=== Data extract ===

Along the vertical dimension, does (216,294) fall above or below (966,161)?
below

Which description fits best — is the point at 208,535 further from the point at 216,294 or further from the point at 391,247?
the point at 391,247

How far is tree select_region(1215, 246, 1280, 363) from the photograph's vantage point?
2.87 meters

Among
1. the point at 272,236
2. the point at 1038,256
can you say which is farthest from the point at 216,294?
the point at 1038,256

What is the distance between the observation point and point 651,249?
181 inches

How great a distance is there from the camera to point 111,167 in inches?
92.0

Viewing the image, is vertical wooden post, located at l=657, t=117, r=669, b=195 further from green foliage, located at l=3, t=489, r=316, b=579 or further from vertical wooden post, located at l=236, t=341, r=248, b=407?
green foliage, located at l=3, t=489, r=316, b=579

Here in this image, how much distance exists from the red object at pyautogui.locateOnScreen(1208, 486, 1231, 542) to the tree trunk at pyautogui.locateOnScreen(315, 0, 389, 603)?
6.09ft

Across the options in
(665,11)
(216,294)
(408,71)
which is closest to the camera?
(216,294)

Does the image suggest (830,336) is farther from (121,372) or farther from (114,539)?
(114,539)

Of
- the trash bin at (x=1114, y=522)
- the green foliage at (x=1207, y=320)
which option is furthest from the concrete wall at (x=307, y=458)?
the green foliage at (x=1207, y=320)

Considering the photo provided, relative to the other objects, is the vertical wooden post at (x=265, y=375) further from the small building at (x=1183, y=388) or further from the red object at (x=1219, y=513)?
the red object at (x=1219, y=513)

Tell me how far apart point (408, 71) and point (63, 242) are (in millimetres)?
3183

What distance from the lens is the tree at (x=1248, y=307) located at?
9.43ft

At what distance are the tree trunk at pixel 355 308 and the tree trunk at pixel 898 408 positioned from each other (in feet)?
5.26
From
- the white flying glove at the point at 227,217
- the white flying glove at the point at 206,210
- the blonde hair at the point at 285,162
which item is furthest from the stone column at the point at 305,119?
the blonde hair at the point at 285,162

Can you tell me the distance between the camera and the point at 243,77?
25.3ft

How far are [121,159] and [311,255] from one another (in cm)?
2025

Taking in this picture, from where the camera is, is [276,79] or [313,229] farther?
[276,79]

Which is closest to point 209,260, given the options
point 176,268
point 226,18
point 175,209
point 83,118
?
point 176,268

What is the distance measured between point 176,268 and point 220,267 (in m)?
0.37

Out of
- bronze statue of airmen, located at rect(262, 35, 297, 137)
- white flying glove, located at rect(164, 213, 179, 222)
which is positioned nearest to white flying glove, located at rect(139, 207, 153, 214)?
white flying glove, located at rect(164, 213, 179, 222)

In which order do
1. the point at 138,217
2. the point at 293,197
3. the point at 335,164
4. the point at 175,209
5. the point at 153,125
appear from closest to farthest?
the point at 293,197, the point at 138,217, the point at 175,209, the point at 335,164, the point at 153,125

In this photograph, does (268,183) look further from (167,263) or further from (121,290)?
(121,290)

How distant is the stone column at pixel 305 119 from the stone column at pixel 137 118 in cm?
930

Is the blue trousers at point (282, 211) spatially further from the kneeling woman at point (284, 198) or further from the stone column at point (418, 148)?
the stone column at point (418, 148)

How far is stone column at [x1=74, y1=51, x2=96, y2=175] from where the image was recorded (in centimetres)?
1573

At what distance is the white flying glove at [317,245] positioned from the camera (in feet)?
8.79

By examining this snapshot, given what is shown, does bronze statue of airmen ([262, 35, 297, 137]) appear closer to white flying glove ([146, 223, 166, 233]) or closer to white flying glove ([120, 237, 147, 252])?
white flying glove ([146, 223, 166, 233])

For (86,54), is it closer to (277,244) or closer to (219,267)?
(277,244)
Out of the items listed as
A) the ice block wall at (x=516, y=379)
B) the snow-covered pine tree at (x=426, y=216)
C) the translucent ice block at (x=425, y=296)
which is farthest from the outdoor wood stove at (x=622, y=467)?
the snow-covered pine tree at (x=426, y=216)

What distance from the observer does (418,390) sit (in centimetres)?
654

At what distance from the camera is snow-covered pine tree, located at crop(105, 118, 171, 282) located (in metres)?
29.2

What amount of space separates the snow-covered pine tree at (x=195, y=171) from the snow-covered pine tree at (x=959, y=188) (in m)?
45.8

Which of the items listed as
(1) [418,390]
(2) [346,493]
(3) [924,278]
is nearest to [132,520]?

===

* _Short problem_: Reproduce every record, matching each line exactly.

* _Result of the exercise_:
Along the vertical dimension, does (216,294) fall above or below (966,161)?
below

Which description fits best — is the point at 208,535 further from the point at 216,294 or further from the point at 391,247?
the point at 391,247

How far is tree select_region(1215, 246, 1280, 363) from the photograph's vantage point?
2.87 meters

Among
1. the point at 272,236
2. the point at 1038,256
can you say which is farthest from the point at 216,294?
the point at 1038,256

What is the distance between the observation point and point 651,249?
181 inches

How great a distance is there from the camera to point 111,167 in inches?
92.0

Viewing the image, is vertical wooden post, located at l=657, t=117, r=669, b=195 further from green foliage, located at l=3, t=489, r=316, b=579 or further from vertical wooden post, located at l=236, t=341, r=248, b=407?
green foliage, located at l=3, t=489, r=316, b=579

Here in this image, how much distance exists from the red object at pyautogui.locateOnScreen(1208, 486, 1231, 542) to the tree trunk at pyautogui.locateOnScreen(315, 0, 389, 603)?
6.09ft

Across the options in
(665,11)
(216,294)
(408,71)
which is closest to the camera?
(216,294)

Does the image suggest (830,336) is farther from (121,372) or farther from (114,539)?
(114,539)

Of
- the trash bin at (x=1114, y=522)
- the green foliage at (x=1207, y=320)
which option is furthest from the concrete wall at (x=307, y=458)?
the green foliage at (x=1207, y=320)

Considering the photo provided, relative to the other objects, is the vertical wooden post at (x=265, y=375) further from the small building at (x=1183, y=388) or further from the red object at (x=1219, y=513)?
the red object at (x=1219, y=513)

Tell me how far apart point (408, 71) and point (63, 242) are (in millimetres)?
3183

What distance from the lens is the tree at (x=1248, y=307) located at?
9.43ft

At what distance are the tree trunk at pixel 355 308 and the tree trunk at pixel 898 408 positioned from each other (in feet)?
5.26
From
- the white flying glove at the point at 227,217
- the white flying glove at the point at 206,210
- the blonde hair at the point at 285,162
which item is furthest from the stone column at the point at 305,119?
the blonde hair at the point at 285,162

Can you tell me the distance between the camera and the point at 243,77?
25.3ft

How far are [121,159] and [311,255] from one another (in cm)?
2025

Taking in this picture, from where the camera is, is [276,79] or [313,229] farther?
[276,79]

Which is closest to point 209,260, given the options
point 176,268
point 226,18
point 175,209
point 83,118
?
point 176,268

What is the distance measured between point 176,268 and point 220,267 (in m)?
0.37

Out of
- bronze statue of airmen, located at rect(262, 35, 297, 137)
- white flying glove, located at rect(164, 213, 179, 222)
which is positioned nearest to white flying glove, located at rect(139, 207, 153, 214)?
white flying glove, located at rect(164, 213, 179, 222)

In which order do
1. the point at 138,217
2. the point at 293,197
3. the point at 335,164
4. the point at 175,209
5. the point at 153,125
appear from closest to farthest?
the point at 293,197, the point at 138,217, the point at 175,209, the point at 335,164, the point at 153,125

In this photograph, does (268,183) look further from (167,263) or further from (121,290)?
(121,290)

How distant is the stone column at pixel 305 119 from the stone column at pixel 137 118 in cm?
930

Is the blue trousers at point (282, 211) spatially further from the kneeling woman at point (284, 198) or further from the stone column at point (418, 148)?
the stone column at point (418, 148)

How far is stone column at [x1=74, y1=51, x2=96, y2=175] from where the image was recorded (in centimetres)?
1573

At what distance is the white flying glove at [317,245] positioned from the camera (in feet)?
8.79

By examining this snapshot, given what is shown, does bronze statue of airmen ([262, 35, 297, 137]) appear closer to white flying glove ([146, 223, 166, 233]) or closer to white flying glove ([120, 237, 147, 252])?
white flying glove ([146, 223, 166, 233])

For (86,54), is it closer to (277,244) or closer to (219,267)?
(277,244)
Out of the items listed as
A) the ice block wall at (x=516, y=379)
B) the snow-covered pine tree at (x=426, y=216)
C) the translucent ice block at (x=425, y=296)
which is farthest from the outdoor wood stove at (x=622, y=467)?
the snow-covered pine tree at (x=426, y=216)

What distance from the observer does (418,390) sit (in centimetres)?
654

At what distance from the camera is snow-covered pine tree, located at crop(105, 118, 171, 282) located (in metres)?
29.2

What amount of space separates the snow-covered pine tree at (x=195, y=171) from the snow-covered pine tree at (x=959, y=188) (in m)?
45.8

Which of the items listed as
(1) [418,390]
(2) [346,493]
(3) [924,278]
is nearest to [132,520]?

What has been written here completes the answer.